In einem anderen Fall ist diese Frage bereits beantwortet, denn Schavan ist nicht die einzige demokratische Akteurin, deren Name derzeit im Atemzug mit Plagiatsvorwürfen genannt wird. Der Promotionsausschuss der Wirtschafts- und Sozialwissenschaftlichen Fakultät der Universität Potsdam entzog gestern dem Berliner CDU-Fraktionsvorsitzenden Florian Graf den Doktortitel, nachdem dieser einräumte, bei der Erstellung seiner Dissertation auf mehreren Seiten von anderen Autoren abgeschrieben zu haben. Die üblichen Floskeln vom unabsichtlichen Begehen von Fehlern im wissenschaftlichen Arbeiten, dem Vergessen von Fußnoten und dem Erwähnen der Quellen im Literaturverzeichnis, bis hin zum Versuch der rührseligen Rechtfertigung im Hinblick auf persönliche Überlastung als Politiker und Familienvater, lieferte Graf in einer selbst verfassten Erklärung bereits am Montag.
Graf gesellt sich somit zu jenen demokratischen Hochstaplern, die ein würdeloses Zeugnis davon ablegen, dass das betrügerische Ergaunern falscher Doktortitel nicht als Verfehlung Einzelner zu werten ist, sondern offenbar zur parteiübergreifenden Praxis bundesdeutscher Demokraten gehört, die oftmals im Vorfeld von Wahlen mit jenem falschen Titel hausieren gehen.
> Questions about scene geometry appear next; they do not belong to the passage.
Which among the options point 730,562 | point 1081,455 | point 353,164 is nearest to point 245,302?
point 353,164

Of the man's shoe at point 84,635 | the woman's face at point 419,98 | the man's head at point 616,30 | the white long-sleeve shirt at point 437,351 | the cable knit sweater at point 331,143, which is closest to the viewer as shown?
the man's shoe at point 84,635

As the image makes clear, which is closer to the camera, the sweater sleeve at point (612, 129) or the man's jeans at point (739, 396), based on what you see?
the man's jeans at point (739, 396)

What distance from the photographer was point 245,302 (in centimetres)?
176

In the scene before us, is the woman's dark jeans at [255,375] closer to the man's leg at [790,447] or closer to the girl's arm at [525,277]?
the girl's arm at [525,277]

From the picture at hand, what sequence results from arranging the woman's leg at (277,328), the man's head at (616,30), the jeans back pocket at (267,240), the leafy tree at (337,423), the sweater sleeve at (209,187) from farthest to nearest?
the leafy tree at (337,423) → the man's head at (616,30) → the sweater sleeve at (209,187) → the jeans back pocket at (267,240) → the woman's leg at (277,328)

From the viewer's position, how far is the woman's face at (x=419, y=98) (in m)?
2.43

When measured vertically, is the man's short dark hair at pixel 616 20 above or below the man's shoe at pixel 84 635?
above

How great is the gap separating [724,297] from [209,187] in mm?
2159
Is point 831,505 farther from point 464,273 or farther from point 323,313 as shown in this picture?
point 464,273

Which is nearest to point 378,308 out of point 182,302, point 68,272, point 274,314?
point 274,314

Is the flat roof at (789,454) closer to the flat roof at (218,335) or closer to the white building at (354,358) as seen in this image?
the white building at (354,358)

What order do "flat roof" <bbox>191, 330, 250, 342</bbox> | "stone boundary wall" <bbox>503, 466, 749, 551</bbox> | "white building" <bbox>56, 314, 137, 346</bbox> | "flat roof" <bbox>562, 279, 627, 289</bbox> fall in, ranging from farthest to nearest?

So musste allein seit Beginn des letzten Jahres etlichen demokratischen Vertretern der Titel aberkannt werden:
Bereits Anfang 2010 sorgte der Bundestagsabgeordnete Dieter Jasper (CDU) wegen seines - zu diesem Zeitpunkt bereits abgelegten - Doktortitels für Aufregung. Jasper hatte diesen 2004 in der Schweiz käuflich erworben und trug ihn, obwohl in Deutschland nicht anerkannt, im Wahlkampf zur Bundestagswahl 2009. Im Zuge dieser Wahl zog Jaspers als Abgeordneter in den Bundestag ein.
Jedoch bedeutet der nachgewiesene Betrug und der daraus resultierende Verlust des Doktortitels nicht zwangsläufig, dass der Betreffende sich der Verantwortung als "Repräsentant" seiner Wähler bewusst zeigte und deshalb seine politischen Ämter niederlegte. Erinnert sein nur an Silvana Koch-Mehrin, die sich zwar, um dem medialen Druck zu entgehen, von der bundesdeutschen Politbühne zurückzog, jedoch ihr EU-Mandat behielt, das ihr monatlich etwa 12.000 Euro in die Tasche spült.
Verwundern kann solch eine innere Haltung nicht, immerhin sind im demokratischen System Tür und Tor für jeden Betrüger weit geöffnet.